**Document excerpt:**
***
If there is a charge to the purchaser for the exchange of an item, for example, if the customer receives a more expensive replacement item of tangible personal property than the item originally purchased, the sales price of the replacement item is taxable. The retailer must charge tax at the applicable tax rate on the entire sales price of the replacement item including cash or credit applied to the purchase from the original sale and any additional amount paid toward the replacement item for items replaced on or after July 1, 2011.The customer is entitled to a cash or credit refund of tax on the original purchase if the customer returns the item within 90 days from the date of purchase and presents a sales receipt showing tax paid on the original purchase.

If a customer exchanges an item for a less expensive replacement item of tangible personal property than the item originally purchased, the sales price of the replacement item is taxable. The retailer must charge tax at the applicable tax rate on the entire sales price of the replacement item for items replaced on or after July 1, 2011. The retailer refunds the customer the difference between the sales price of the original item and the sales price of the less expensive item. The customer is entitled to a cash or credit refund of tax on the original purchase if the customer returns the item within 90 days from the date of purchase and presents a sales receipt showing tax paid on the original purchase.

If a customer purchases a taxable item of tangible personal property from a retailer and exchanges it for another taxable item of tangible personal property that is not an identical or similar item, the rules discussed in Returned Goods apply.

Example 1: A customer purchases a new CD for $15 plus $.90 sales tax on June 25, 2011 and returns it unopened to the retailer after 90 days from the date of purchase. The customer exchanges the $15 unopened CD for another new CD costing $15 by a different artist and made by a different record label. The retailer credits $15 from the return of the unopened CD towards the purchase of the new $15 CD. The retailer does not charge the customer any amount for the exchange. The retailer does not apply tax to the sales price of the new CD even though the exchange was after 90 days from the date of purchase.

Example 2: A customer discovers that a toaster received as a gift on June 15, 2011 is defective. The customer returns it to the Customer Service desk of a retailer for another toaster without a sales slip. The original toaster costs $25. Customer Service accepts the defective toaster on August 1, 2011 and gives a more expensive model of the toaster to the customer at an additional charge of $10 to the customer. The customer is charged 6.35% sales tax on the $35 sales price for the upgraded model.  The sales tax is not returned or credited to the customer on the original purchase because the customer did not provide a sales slip.
***
(Dataset entries)
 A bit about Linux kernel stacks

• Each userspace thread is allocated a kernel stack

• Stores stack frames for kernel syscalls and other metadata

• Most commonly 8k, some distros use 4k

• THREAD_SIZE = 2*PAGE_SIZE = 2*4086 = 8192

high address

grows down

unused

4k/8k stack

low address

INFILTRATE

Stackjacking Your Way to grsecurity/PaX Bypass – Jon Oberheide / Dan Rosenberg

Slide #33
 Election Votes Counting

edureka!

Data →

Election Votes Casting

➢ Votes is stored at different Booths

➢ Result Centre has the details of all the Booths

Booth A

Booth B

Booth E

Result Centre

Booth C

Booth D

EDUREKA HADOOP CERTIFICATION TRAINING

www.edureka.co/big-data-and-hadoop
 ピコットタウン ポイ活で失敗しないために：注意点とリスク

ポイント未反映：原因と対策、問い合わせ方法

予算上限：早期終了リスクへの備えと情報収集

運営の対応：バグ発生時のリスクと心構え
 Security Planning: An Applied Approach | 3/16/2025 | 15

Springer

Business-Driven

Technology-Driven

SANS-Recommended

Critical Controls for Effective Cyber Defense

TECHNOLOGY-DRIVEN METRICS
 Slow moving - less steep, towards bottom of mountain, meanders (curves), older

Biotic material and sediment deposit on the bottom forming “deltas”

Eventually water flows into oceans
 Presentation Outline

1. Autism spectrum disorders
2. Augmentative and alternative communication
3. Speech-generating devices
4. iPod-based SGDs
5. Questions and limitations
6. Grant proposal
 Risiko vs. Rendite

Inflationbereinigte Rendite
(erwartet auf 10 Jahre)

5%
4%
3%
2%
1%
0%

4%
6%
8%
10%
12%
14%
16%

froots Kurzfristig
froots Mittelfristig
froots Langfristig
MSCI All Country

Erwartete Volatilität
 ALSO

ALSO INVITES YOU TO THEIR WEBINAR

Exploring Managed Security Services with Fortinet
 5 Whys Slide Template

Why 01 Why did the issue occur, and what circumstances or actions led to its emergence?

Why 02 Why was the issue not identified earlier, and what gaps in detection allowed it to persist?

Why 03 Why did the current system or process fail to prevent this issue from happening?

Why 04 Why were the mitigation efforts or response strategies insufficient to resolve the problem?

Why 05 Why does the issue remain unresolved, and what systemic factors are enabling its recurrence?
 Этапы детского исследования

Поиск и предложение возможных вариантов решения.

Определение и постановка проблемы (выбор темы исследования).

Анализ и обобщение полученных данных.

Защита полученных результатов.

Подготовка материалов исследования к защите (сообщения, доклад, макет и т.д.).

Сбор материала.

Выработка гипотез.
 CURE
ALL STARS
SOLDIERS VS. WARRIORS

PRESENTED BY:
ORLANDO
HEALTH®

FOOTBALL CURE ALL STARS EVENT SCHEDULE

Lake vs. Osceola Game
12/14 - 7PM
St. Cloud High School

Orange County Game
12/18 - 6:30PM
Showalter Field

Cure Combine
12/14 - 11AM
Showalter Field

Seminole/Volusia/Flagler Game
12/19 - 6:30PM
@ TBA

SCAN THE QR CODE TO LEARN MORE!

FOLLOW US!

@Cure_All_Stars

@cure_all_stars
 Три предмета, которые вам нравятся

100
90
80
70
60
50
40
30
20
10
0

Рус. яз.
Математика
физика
***
**Tasks:**
[1] In the sales tax excerpt on exchanged items, what is the time limit for returning an item to qualify for a refund of tax on the original purchase?
[2] List every distinct calendar date that appears in the sales tax excerpt on exchanged items.
[3] From the sales tax excerpt on exchanged items, copy out word for word the passage that begins with the words containing "Example 2: A" and ends with "provide a sales slip.".

**Expected outputs:**
[1] Within 90 days from the date of purchase.

[2]
- July 1, 2011
- June 25, 2011
- June 15, 2011
- August 1, 2011

[3]
Example 2: A customer discovers that a toaster received as a gift on June 15, 2011 is defective. The customer returns it to the Customer Service desk of a retailer for another toaster without a sales slip. The original toaster costs $25. Customer Service accepts the defective toaster on August 1, 2011 and gives a more expensive model of the toaster to the customer at an additional charge of $10 to the customer. The customer is charged 6.35% sales tax on the $35 sales price for the upgraded model.  The sales tax is not returned or credited to the customer on the original purchase because the customer did not provide a sales slip.